_LISTING_
···

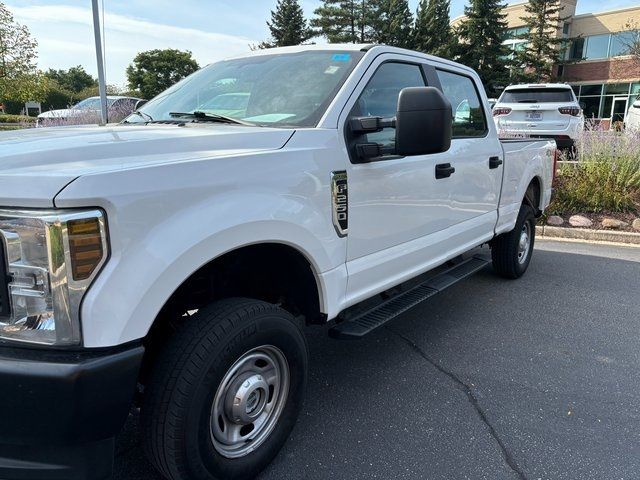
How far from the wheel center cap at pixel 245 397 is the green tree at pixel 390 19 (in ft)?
147

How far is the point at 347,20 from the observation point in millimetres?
44500

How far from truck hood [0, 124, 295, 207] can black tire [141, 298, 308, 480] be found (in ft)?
2.14

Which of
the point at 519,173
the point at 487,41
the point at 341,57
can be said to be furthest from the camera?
the point at 487,41

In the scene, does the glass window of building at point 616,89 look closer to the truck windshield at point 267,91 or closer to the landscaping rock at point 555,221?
the landscaping rock at point 555,221

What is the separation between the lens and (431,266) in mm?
3686

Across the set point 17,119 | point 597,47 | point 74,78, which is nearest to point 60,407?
point 17,119

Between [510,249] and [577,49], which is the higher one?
[577,49]

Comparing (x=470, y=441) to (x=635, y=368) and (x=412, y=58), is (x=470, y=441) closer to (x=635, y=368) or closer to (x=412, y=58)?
(x=635, y=368)

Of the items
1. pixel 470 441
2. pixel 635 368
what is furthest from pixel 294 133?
pixel 635 368

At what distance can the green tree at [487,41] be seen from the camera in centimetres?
4138

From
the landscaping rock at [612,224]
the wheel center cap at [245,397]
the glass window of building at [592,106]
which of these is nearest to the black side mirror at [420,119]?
the wheel center cap at [245,397]

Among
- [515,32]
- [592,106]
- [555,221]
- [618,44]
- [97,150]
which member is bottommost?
[555,221]

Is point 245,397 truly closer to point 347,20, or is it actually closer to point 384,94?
point 384,94

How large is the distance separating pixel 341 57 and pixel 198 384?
2.07 m
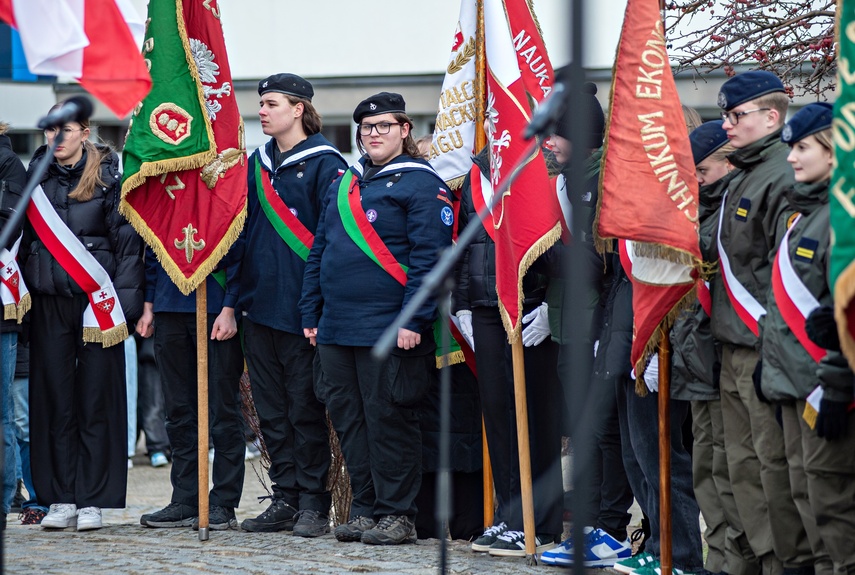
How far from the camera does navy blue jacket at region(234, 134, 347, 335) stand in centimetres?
721

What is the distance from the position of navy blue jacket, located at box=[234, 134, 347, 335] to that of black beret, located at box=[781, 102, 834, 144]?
10.4ft

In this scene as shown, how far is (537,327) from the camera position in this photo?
649cm

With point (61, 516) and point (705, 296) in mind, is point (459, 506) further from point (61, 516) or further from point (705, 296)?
point (705, 296)

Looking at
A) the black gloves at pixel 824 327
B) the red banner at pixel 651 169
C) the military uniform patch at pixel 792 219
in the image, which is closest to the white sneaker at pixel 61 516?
the red banner at pixel 651 169

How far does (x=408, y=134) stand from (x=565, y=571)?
2.55 m

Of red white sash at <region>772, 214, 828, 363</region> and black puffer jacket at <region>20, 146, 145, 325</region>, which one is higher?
black puffer jacket at <region>20, 146, 145, 325</region>

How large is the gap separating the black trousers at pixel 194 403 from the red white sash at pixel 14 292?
2.47 ft

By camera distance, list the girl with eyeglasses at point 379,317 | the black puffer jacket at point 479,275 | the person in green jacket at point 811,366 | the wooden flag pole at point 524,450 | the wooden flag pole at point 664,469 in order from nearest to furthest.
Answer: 1. the person in green jacket at point 811,366
2. the wooden flag pole at point 664,469
3. the wooden flag pole at point 524,450
4. the black puffer jacket at point 479,275
5. the girl with eyeglasses at point 379,317

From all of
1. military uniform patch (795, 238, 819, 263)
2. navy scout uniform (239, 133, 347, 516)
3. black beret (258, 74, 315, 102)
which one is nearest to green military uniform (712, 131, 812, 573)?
military uniform patch (795, 238, 819, 263)

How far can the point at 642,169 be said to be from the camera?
17.7 feet

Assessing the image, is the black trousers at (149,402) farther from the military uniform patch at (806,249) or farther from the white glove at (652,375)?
the military uniform patch at (806,249)

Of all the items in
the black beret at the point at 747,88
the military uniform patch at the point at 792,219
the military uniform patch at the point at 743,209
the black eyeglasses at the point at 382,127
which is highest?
the black eyeglasses at the point at 382,127

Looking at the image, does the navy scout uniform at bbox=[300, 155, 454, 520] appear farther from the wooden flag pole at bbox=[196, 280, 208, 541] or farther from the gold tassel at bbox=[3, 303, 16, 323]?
the gold tassel at bbox=[3, 303, 16, 323]

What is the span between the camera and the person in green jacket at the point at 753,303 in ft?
16.3
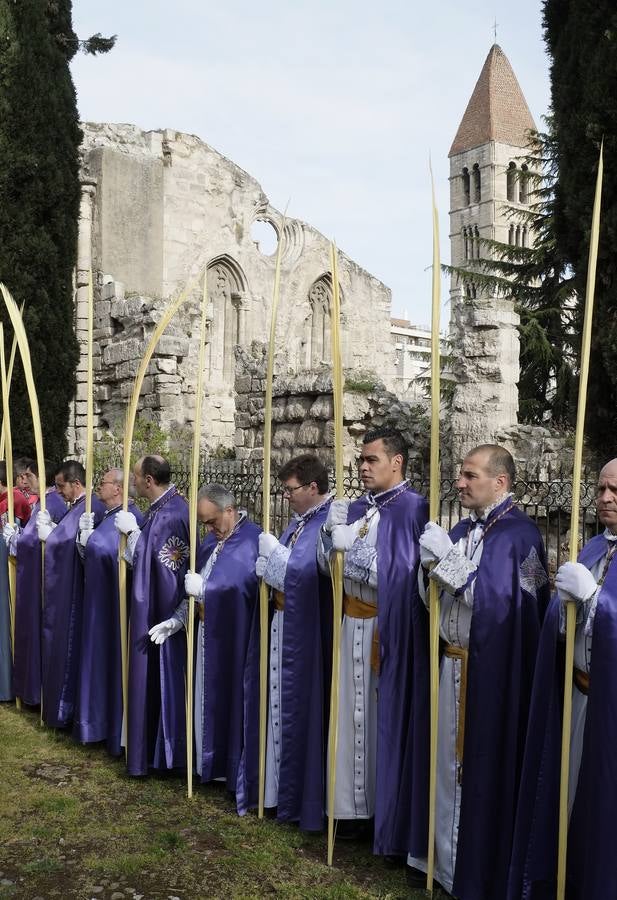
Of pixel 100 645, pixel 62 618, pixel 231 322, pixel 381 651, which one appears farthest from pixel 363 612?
pixel 231 322

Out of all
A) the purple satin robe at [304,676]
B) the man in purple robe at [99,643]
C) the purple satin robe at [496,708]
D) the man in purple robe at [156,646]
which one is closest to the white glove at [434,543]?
the purple satin robe at [496,708]

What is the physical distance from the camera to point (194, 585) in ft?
18.5

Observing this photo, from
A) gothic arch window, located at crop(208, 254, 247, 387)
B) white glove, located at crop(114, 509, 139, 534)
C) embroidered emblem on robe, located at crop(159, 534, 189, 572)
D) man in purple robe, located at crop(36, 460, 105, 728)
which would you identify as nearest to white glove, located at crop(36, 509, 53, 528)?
man in purple robe, located at crop(36, 460, 105, 728)

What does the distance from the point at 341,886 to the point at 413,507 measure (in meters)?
1.89

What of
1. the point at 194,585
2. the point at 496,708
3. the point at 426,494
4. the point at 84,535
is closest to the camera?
the point at 496,708

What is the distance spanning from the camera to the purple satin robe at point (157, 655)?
5.93m

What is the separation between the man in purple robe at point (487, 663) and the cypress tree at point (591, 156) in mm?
3649

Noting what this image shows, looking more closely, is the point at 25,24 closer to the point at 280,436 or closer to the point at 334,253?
the point at 280,436

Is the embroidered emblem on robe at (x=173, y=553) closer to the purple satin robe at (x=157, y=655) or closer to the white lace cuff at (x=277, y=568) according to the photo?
the purple satin robe at (x=157, y=655)

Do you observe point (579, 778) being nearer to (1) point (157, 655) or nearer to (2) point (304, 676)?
(2) point (304, 676)

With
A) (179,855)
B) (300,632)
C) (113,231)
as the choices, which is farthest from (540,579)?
(113,231)

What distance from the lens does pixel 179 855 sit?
4828mm

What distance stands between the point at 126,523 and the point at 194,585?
90 centimetres

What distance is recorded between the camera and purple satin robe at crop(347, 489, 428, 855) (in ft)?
14.9
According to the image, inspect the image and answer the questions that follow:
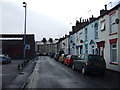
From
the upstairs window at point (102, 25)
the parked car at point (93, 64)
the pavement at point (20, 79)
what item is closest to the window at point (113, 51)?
the upstairs window at point (102, 25)

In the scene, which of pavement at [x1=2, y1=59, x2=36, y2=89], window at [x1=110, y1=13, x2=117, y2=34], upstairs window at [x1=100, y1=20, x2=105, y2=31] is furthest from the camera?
upstairs window at [x1=100, y1=20, x2=105, y2=31]

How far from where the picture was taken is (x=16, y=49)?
171 ft

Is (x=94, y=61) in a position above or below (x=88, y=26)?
Answer: below

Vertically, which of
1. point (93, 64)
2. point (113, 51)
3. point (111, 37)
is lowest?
point (93, 64)

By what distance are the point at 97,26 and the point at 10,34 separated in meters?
38.3

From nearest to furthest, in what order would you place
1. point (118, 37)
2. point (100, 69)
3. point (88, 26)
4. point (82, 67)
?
point (100, 69) → point (82, 67) → point (118, 37) → point (88, 26)

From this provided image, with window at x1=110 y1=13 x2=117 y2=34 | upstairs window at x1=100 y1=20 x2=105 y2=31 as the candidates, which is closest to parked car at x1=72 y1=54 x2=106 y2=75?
window at x1=110 y1=13 x2=117 y2=34

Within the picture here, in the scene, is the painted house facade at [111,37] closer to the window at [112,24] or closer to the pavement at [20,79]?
the window at [112,24]

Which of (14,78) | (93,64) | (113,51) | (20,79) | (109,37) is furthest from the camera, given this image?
(109,37)

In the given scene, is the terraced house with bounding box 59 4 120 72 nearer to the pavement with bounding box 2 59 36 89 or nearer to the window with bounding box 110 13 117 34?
the window with bounding box 110 13 117 34

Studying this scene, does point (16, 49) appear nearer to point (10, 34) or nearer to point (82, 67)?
point (10, 34)

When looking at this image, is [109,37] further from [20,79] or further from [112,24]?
[20,79]

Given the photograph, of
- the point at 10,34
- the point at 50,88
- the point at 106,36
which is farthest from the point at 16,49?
the point at 50,88

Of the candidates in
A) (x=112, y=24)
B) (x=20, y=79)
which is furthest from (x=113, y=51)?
(x=20, y=79)
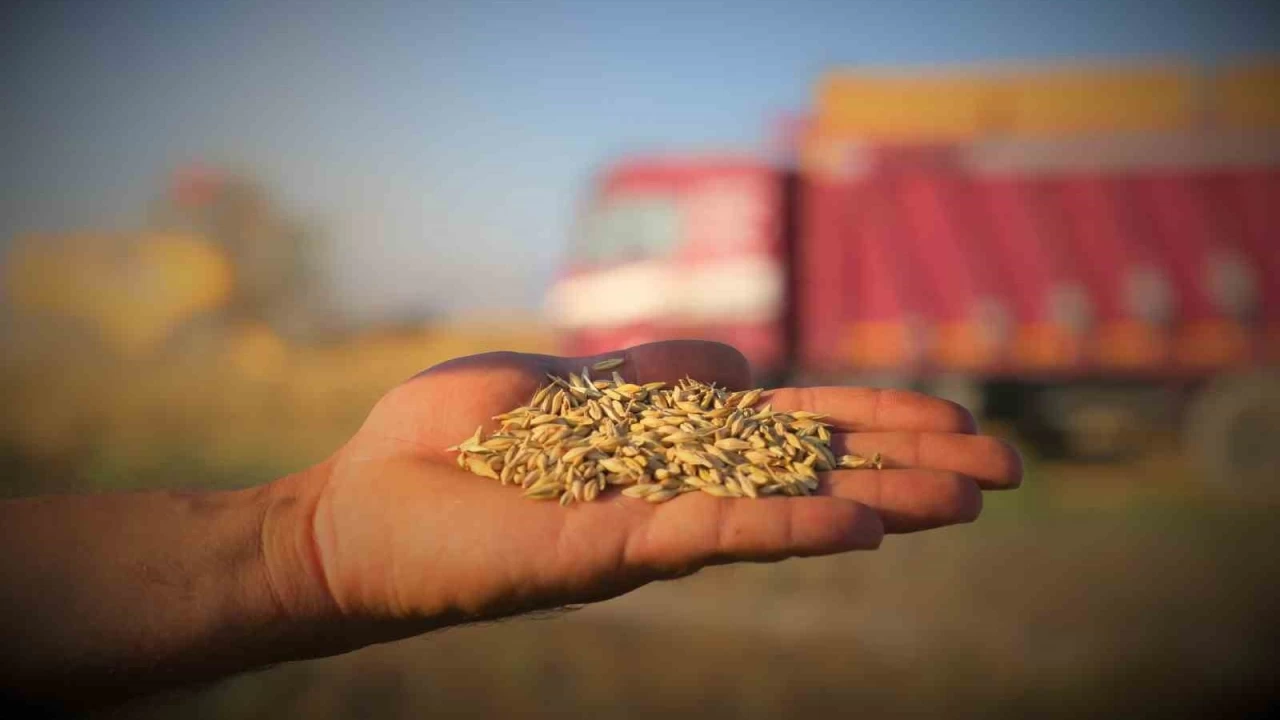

···

_WRITTEN INSTRUCTION_
Output, as a numbered list with blank lines skipped, the entries between the line containing "What distance is" and the line containing "point (100, 69) →", both of those lines included. Leave the pictures out.

_TASK RESULT_
1. What distance is recorded between the camera and purple satin robe at crop(347, 489, 428, 855) (in ft)?
2. 14.9
3. According to the image, inspect the image and answer the questions that follow:
4. From
5. the upstairs window at point (102, 25)
6. the parked car at point (93, 64)
7. the pavement at point (20, 79)
8. what item is closest to the window at point (113, 51)?
9. the upstairs window at point (102, 25)
10. In the scene, which of pavement at [x1=2, y1=59, x2=36, y2=89], window at [x1=110, y1=13, x2=117, y2=34], upstairs window at [x1=100, y1=20, x2=105, y2=31] is furthest from the camera?
11. upstairs window at [x1=100, y1=20, x2=105, y2=31]
12. How far from where the picture was taken is (x=16, y=49)?
13. 171 ft
14. Is (x=94, y=61) in a position above or below (x=88, y=26)?
15. Answer: below
16. Vertically, which of
17. 1. point (93, 64)
18. 2. point (113, 51)
19. 3. point (111, 37)
20. is lowest?
21. point (93, 64)
22. By what distance are the point at 97,26 and the point at 10,34 separated in meters?
23. 38.3
24. From nearest to furthest, in what order would you place
25. 1. point (118, 37)
26. 2. point (100, 69)
27. 3. point (88, 26)
28. 4. point (82, 67)
29. ?
30. point (100, 69) → point (82, 67) → point (118, 37) → point (88, 26)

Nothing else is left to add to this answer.